Division of Hematopathology, Mayo Clinic, Rochester, MN, United States.
Front Oncol. 2020 Apr 21;10:514. doi: 10.3389/fonc.2020.00514. eCollection 2020.
Sézary syndrome (SS) is a genetically and clinically distinct entity among cutaneous T-cell lymphomas (CTCL). SS is characterized by more aggressive disease compared to the most common indolent type of CTCL, mycosis fungoides. However, there are limited available genomic data regarding SS. To characterize and expand current mappings of the genomic landscape of CTCL, whole exome sequencing (WES) was performed on peripheral blood samples from seven patients with SS. We detected 21,784 variants, of which 21,140 were novel and 644 were previously described. Filtering revealed 551 nonsynonymous variants among 525 mutated genes-25 recurrent mutations and 1 recurrent variant. Several recurrently mutated genes crucial to pathogenesis pathways, including Janus kinase (JAK)/signal transducers and activators of transcription (STAT), peroxisome proliferator-activated receptors (PPAR), PI3K-serine/threonine protein kinases (AKT), and fibroblast growth factor receptors (FGFR), were identified. Furthermore, genetic mutations spanned both known and novel genes, supporting the idea of a long-tail distribution of mutations in lymphoma. Acknowledging these genetic variants and their affected pathways may inspire future targeted therapies. WES of a limited number of SS patients revealed both novel findings and corroborated complexities of the "long-tail" distribution of previously reported mutations.
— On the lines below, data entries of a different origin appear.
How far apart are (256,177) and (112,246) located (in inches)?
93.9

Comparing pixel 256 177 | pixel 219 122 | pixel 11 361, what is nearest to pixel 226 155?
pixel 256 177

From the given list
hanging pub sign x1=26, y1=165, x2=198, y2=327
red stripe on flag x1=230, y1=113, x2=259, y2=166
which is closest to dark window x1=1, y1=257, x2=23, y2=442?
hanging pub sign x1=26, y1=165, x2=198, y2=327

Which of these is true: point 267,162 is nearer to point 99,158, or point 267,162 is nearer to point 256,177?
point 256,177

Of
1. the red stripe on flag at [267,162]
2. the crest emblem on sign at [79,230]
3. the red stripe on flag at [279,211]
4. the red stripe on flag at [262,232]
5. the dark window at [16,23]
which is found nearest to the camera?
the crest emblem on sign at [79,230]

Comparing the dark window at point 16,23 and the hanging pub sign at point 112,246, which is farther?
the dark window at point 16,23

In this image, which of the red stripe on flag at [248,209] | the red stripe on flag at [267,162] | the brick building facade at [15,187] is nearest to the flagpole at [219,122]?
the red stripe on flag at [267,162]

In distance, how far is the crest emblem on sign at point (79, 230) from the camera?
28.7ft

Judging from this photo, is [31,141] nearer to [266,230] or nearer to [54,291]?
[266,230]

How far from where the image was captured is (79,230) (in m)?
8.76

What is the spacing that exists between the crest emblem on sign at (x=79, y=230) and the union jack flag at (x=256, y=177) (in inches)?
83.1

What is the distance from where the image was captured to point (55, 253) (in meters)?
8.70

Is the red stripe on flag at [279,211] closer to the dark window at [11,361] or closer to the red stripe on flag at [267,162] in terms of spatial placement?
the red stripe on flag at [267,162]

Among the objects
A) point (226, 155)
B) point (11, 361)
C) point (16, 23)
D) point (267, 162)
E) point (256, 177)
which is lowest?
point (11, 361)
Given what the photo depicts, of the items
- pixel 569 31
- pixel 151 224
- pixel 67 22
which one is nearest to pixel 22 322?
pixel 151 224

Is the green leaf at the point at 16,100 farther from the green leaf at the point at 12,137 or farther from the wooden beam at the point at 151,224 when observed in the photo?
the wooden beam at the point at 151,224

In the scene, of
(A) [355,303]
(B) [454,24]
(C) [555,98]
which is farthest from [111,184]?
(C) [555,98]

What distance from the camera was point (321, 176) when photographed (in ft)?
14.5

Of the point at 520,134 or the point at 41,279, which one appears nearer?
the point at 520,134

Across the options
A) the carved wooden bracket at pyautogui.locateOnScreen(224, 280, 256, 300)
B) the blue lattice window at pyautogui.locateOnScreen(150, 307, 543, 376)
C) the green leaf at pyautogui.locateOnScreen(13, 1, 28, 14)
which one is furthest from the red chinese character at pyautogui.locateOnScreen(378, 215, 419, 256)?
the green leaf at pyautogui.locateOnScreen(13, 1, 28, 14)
Sézary综合征(SS)是皮肤T细胞淋巴瘤(CTCL)中在遗传学和临床上都具有独特性的实体。与最常见的惰性CTCL类型蕈样肉芽肿相比,SS的疾病侵袭性更强。然而,关于SS的可用基因组数据有限。为了表征和扩展当前CTCL基因组格局的图谱,我们对7例SS患者的外周血样本进行了全外显子组测序(WES)。我们检测到21,784个变异,其中21,140个是新变异,644个是先前已描述的变异。筛选后在525个突变基因中发现了551个非同义变异——25个复发性突变和1个复发性变异。我们鉴定出了几个对发病机制途径至关重要的复发性突变基因,包括Janus激酶(JAK)/信号转导子和转录激活子(STAT)、过氧化物酶体增殖物激活受体(PPAR)、PI3K-丝氨酸/苏氨酸蛋白激酶(AKT)和成纤维细胞生长因子受体(FGFR)。此外,基因突变涵盖了已知基因和新基因,支持了淋巴瘤中突变呈长尾分布的观点。认识到这些遗传变异及其影响的途径可能会启发未来的靶向治疗。对有限数量的SS患者进行的WES揭示了新的发现,并证实了先前报道的突变“长尾”分布的复杂性。